▸ TEXT PASSAGE:
::::

EP0831229A1

EP0831229A1 - Advance arrangement

Info

Publication number: EP0831229A1
Application number: EP97306734A
Authority: EP
Inventors: Peter Alban George Collingborn
Original assignee: Lucas Industries Ltd
Current assignee: ZF International UK Ltd
Priority date: 1996-09-18
Filing date: 1997-09-02
Publication date: 1998-03-25
Also published as: GB9619468D0

Abstract

An advance arrangement for use in adjusting the angular position of a cam arrangement (18) is disclosed which comprises an advance piston (40) slidable within a bore, and spring biased towards one end of the bore. Fuel under pressure can be applied to the piston (40) to move the piston (40) against the action of the spring. The piston (40) includes an opening or recess (40c) into which a peg or tooth (38) provided on the cam arrangement (18) extends to transmit movement of the piston (40) to the cam arrangement (18). A sleeve (42) is located within the opening or recess (40c) to reduce damage to the piston (40).

Description

This invention relates to an advance arrangement for use in adjusting the timing of fuel delivery by a fuel pump.

A known fuel pump comprises a distributor member which is rotatable within a sleeve. Part of the distributor is surrounded by a cam ring the inner surface of which is shaped so as to include a plurality of cam lobes. The distributor member is provided with bores within which plungers are reciprocable in order to pressurize fuel within the bores. The outer end of each plunger carries a shoe and roller, the roller being arranged to cooperate with the inner, cam surface of the cam ring to cause reciprocating motion of the plungers.

::::

▸ SHORT TASK 1: Copy the patent text from "Description" to "of the plungers.".
▸ SHORT TASK 2: Summarize the patent text in two sentences.
▸ SHORT TASK 3:
Answer these questions on the patent text:
(a) Who is named as the inventor?
(b) What is located within the opening or recess of the piston, and for what purpose?
(c) In the known fuel pump, what does the outer end of each plunger carry?

▸ DATA EXTRACT:

::::

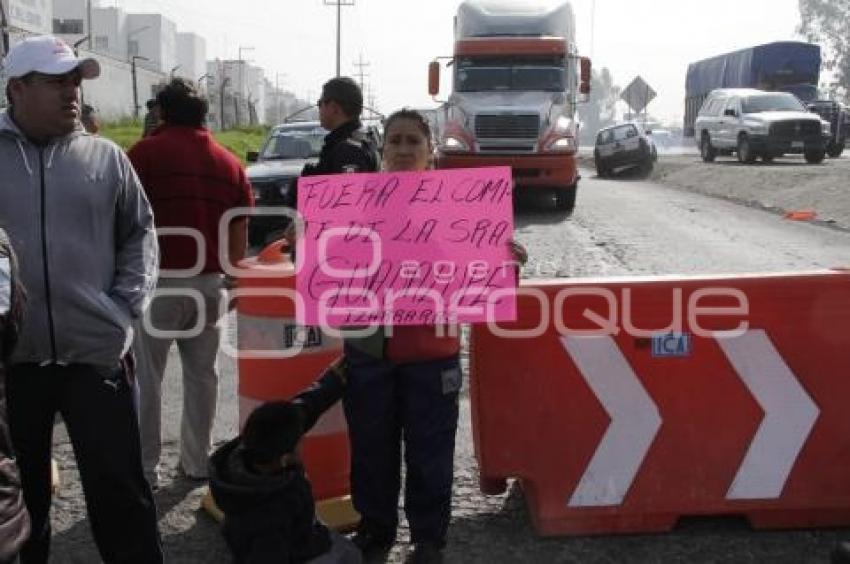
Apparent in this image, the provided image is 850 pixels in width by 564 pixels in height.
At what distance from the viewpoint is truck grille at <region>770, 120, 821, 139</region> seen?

::::

▸ TASK RESULT 1:
Description

This invention relates to an advance arrangement for use in adjusting the timing of fuel delivery by a fuel pump.

A known fuel pump comprises a distributor member which is rotatable within a sleeve. Part of the distributor is surrounded by a cam ring the inner surface of which is shaped so as to include a plurality of cam lobes. The distributor member is provided with bores within which plungers are reciprocable in order to pressurize fuel within the bores. The outer end of each plunger carries a shoe and roller, the roller being arranged to cooperate with the inner, cam surface of the cam ring to cause reciprocating motion of the plungers.

▸ TASK RESULT 2: The patent text discloses an advance arrangement, originally assigned to Lucas Industries Ltd, for adjusting the timing of fuel delivery by a fuel pump by adjusting the angular position of a cam arrangement. A spring-biased advance piston is moved by fuel under pressure, and a peg or tooth on the cam arrangement that extends into an opening or recess in the piston transmits the piston's movement to the cam arrangement, with a sleeve in that opening or recess reducing damage to the piston.

▸ TASK RESULT 3:
(a) Peter Alban George Collingborn
(b) A sleeve, to reduce damage to the piston
(c) A shoe and roller